[Opening Supplied passage section]
A Reason to Smile: Just don’t call this old man “crazy”

by Larry Sinclair

It’s July, so that means it’s time for my annual visit to the doctor to get all my medicine prescriptions renewed. As I have previously acknowledged, I take every medication known to the pharmaceutical world. In fact, if you have any stock in pharmaceuticals and you hear that I have died, you had better sell that stock fast. Because some of the major companies may go bankrupt upon my demise.

At any rate, when I went in last week for my annual doctor’s visit, the nurse explained that she needed to ask me a few questions which they are now required to ask everyone on Medicare. She asked me what day of the week it was, what state we are in (to which I could have replied, “The state of confusion,” but instead I opted for “Texas”), and who is the president of the United States. Then she gave me some particular words which she would ask me to recall later. She also asked me to repeat, in reverse order, some sequences of numbers.
Amazingly, I must have done fairly well on those test questions, because the doctor later told me that there was no real indication of “cognitive decline.” That must have just been a strange quirk of fate, because my short term memory (particularly concerning names) is pretty bad. But as I like to say, I still have my lucid moments!

Anyway, the term “cognitive decline” got me to thinking. Just what is the best way to describe what seems to inevitably overtake us mature adults. I have some hesitancy about writing anything which could be construed as making light this subject, because mental failings will eventually become a difficult and painful issue for almost all of us. But to some extent I suppose it’s better to laugh about it (for as long as you can) than to cry. I used to get irritated at my late mother-in-law and father-in-law when they would laugh at themselves about their failing memories. But now I understand and believe that as the Reader’s Digest column is entitled, perhaps “Laughter Is the Best Medicine.”
[Closing Supplied passage section]
Your objective: In the column about the annual doctor's visit, what state did the writer give as the answer when the nurse asked what state they were in? The records that come next are separate material and unrelated to the column.
[Opening Information given section]
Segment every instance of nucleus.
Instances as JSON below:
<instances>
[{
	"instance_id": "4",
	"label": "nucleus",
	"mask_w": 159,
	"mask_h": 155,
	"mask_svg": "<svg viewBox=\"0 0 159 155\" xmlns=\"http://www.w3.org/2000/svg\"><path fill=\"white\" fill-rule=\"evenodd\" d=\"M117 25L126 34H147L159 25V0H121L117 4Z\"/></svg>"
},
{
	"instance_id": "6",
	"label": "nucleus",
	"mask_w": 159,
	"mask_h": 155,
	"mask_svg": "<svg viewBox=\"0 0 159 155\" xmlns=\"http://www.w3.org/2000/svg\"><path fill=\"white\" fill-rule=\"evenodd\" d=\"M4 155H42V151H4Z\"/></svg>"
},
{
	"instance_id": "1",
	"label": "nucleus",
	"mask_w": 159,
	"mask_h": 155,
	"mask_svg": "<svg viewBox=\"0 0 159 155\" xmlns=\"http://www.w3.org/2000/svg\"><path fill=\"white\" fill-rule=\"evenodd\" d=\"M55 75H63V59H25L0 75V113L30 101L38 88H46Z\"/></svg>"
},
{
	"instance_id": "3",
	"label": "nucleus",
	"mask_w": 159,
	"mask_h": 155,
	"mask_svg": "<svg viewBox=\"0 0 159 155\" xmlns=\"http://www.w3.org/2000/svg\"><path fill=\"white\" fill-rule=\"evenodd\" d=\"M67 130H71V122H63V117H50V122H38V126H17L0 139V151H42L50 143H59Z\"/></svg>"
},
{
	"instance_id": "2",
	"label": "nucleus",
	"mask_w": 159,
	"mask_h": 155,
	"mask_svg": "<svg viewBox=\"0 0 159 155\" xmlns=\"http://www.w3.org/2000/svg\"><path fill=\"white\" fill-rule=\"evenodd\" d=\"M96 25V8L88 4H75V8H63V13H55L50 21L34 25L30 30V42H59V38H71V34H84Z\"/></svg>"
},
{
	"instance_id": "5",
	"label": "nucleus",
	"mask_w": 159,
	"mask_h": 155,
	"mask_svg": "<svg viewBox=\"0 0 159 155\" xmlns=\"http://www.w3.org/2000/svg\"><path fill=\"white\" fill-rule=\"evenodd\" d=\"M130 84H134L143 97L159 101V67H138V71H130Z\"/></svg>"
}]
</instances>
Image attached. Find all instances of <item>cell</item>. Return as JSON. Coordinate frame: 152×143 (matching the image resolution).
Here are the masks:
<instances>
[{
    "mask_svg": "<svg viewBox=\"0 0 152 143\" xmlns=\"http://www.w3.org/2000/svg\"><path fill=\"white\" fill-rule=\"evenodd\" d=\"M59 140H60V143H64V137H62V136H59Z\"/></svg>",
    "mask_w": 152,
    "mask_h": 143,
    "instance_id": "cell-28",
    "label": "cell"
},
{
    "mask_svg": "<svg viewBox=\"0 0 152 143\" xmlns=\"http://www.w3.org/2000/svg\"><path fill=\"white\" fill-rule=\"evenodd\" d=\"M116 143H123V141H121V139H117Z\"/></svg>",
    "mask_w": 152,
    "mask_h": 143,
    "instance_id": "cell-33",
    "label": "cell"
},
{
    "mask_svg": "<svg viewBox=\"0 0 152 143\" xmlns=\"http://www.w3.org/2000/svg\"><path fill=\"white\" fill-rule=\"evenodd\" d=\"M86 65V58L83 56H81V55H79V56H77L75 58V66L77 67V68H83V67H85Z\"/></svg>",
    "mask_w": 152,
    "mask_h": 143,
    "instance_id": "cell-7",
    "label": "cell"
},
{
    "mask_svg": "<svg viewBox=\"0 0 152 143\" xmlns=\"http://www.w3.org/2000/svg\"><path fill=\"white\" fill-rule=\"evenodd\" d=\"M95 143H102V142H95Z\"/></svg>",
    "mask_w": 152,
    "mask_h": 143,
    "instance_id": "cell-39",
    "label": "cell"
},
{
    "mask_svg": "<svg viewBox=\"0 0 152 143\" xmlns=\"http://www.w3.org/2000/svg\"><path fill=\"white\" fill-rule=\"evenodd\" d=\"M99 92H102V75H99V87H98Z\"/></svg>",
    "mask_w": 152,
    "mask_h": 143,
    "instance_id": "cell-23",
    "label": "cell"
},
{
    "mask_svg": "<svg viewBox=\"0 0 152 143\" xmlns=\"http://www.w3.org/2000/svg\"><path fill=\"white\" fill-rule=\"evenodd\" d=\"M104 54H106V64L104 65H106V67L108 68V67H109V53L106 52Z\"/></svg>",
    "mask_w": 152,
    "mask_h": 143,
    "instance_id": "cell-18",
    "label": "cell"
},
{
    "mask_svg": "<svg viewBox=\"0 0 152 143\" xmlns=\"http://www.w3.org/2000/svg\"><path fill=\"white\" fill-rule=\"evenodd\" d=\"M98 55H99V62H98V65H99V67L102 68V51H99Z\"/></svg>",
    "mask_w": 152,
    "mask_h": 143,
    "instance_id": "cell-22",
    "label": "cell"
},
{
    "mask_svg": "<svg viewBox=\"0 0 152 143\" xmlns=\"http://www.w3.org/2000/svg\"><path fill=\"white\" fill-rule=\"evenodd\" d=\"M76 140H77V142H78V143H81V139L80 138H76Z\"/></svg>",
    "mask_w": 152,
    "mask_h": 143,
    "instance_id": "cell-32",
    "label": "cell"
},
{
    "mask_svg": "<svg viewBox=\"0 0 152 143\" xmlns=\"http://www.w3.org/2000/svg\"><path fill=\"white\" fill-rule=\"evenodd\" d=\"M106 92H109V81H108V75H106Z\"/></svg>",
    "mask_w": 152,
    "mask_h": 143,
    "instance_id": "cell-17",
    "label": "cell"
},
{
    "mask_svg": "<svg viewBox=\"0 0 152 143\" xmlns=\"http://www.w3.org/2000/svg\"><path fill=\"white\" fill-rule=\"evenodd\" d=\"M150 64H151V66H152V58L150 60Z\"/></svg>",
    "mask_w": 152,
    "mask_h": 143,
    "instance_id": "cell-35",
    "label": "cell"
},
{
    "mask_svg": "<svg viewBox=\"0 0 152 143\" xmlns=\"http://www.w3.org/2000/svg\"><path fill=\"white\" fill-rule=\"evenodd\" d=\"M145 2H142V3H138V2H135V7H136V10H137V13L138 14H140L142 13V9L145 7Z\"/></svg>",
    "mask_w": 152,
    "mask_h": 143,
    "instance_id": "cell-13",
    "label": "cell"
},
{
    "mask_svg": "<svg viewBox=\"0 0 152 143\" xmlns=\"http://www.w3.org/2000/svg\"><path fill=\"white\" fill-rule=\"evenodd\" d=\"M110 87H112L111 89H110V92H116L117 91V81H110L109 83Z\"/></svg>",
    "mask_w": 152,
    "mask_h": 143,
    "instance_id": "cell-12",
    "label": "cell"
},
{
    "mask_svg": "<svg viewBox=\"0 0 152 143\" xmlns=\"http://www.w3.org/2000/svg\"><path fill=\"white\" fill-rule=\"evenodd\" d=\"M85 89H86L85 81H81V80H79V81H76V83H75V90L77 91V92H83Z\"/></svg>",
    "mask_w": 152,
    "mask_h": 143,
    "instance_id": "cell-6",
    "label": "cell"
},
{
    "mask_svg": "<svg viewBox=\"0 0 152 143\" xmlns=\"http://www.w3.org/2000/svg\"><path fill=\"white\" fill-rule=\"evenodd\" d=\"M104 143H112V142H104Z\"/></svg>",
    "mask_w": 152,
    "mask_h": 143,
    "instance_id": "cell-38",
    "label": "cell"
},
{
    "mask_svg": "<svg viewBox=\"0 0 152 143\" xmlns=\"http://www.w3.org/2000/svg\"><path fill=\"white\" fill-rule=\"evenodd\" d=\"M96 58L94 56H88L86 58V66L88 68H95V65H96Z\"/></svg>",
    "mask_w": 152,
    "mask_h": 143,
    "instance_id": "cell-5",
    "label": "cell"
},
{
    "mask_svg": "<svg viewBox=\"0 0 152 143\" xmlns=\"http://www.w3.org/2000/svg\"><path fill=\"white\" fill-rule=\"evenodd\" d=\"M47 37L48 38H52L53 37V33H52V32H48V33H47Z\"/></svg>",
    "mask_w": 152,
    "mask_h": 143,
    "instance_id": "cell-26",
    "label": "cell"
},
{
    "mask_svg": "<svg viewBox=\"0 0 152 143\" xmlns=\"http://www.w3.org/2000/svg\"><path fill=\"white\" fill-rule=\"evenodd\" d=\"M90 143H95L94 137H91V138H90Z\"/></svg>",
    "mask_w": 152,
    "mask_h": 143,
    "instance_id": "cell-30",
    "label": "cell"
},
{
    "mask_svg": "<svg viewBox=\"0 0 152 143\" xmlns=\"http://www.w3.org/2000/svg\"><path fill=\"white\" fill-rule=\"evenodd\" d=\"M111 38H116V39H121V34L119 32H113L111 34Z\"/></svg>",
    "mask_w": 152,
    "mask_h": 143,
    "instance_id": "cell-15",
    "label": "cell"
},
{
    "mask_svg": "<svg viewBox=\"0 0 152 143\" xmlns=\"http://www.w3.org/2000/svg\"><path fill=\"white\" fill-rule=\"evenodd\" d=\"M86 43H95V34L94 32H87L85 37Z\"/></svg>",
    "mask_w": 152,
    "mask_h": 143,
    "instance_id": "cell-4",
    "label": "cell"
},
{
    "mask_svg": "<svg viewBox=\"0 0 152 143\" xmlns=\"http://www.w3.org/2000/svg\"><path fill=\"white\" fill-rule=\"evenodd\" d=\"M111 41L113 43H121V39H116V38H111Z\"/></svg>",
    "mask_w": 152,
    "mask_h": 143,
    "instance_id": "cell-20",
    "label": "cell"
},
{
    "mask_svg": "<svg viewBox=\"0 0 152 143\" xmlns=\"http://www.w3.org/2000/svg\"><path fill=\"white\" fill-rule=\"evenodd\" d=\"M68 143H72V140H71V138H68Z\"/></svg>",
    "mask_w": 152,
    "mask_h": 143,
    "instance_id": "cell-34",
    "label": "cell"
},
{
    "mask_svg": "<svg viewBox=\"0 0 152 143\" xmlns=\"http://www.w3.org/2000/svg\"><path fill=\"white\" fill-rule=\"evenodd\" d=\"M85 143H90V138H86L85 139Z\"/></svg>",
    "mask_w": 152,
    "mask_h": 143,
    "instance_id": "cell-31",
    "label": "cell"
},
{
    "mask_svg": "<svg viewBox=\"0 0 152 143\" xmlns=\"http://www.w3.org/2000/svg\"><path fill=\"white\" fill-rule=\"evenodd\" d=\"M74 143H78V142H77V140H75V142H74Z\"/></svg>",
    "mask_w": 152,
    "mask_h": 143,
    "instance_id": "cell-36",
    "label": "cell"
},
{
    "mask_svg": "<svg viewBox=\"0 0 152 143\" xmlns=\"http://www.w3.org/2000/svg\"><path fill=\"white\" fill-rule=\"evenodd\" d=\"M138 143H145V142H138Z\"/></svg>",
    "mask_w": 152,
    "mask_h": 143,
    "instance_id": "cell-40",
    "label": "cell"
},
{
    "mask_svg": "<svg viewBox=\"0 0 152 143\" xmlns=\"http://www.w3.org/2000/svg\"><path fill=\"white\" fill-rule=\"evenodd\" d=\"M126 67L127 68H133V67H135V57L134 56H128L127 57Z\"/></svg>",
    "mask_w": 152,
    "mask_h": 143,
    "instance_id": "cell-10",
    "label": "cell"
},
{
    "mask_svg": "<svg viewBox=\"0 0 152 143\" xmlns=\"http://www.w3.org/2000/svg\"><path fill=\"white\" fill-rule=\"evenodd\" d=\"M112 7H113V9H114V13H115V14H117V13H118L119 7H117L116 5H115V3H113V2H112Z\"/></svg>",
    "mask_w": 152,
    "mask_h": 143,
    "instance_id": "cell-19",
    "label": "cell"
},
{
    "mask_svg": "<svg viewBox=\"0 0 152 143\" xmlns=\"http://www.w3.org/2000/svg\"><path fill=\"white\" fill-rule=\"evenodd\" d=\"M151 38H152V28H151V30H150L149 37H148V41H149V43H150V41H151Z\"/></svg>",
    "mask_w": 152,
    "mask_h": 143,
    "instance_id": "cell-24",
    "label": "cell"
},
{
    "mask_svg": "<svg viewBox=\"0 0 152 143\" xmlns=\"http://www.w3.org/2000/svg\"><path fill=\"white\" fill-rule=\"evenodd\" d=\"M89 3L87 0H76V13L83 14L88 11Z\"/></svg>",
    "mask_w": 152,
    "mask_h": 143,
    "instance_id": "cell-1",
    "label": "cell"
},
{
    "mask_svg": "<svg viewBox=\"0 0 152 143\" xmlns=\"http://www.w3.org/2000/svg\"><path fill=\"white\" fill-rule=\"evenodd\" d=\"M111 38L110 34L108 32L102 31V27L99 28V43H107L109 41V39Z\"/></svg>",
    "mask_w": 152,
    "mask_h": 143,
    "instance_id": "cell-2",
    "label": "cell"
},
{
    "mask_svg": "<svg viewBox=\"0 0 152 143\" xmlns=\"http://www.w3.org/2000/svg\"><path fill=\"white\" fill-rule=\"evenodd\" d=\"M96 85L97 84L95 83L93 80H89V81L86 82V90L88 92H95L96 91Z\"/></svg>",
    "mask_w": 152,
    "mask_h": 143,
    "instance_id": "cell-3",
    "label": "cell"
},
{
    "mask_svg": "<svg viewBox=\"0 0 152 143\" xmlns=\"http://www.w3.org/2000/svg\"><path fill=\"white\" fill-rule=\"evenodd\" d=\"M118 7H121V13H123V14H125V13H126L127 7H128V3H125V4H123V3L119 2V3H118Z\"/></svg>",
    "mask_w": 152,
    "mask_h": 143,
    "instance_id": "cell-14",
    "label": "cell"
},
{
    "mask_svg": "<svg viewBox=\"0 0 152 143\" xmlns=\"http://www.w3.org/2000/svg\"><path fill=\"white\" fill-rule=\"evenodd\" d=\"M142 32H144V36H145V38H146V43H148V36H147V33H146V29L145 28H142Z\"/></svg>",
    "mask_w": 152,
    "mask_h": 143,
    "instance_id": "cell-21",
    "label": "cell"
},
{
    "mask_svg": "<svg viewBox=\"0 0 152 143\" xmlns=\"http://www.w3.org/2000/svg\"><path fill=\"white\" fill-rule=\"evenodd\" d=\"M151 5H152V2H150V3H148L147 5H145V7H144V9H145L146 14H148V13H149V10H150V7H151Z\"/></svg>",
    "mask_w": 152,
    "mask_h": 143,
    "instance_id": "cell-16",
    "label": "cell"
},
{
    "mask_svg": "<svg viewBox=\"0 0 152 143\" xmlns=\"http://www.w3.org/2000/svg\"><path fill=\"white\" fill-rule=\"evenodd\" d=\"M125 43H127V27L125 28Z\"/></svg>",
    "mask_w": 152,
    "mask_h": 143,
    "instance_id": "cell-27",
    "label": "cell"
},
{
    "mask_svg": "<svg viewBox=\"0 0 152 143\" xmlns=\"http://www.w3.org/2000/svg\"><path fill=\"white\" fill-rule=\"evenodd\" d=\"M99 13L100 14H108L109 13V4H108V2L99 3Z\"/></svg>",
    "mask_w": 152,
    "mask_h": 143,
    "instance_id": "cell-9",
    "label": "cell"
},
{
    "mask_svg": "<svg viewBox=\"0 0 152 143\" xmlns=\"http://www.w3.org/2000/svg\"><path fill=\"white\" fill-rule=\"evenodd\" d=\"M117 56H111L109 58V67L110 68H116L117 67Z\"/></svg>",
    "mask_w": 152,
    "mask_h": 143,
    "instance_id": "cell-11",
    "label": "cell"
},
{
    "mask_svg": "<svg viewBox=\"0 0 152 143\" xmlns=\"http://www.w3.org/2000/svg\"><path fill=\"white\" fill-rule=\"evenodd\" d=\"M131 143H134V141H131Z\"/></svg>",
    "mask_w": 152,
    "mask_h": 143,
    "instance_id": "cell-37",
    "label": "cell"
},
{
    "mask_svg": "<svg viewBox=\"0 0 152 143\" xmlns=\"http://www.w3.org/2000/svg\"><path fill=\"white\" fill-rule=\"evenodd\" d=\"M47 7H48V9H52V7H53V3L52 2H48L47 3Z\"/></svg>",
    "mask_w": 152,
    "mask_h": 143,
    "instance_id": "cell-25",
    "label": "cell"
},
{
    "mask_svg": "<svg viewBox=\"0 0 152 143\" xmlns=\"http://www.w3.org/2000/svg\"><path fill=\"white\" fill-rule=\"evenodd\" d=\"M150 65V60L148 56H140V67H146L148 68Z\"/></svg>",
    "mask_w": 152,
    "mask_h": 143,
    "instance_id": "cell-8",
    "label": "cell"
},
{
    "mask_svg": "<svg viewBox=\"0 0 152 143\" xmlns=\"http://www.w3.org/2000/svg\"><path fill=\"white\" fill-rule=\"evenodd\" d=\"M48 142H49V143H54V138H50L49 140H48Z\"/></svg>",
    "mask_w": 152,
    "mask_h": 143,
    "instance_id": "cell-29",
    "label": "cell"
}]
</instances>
[Closing Information given section]
Solved problem: Texas.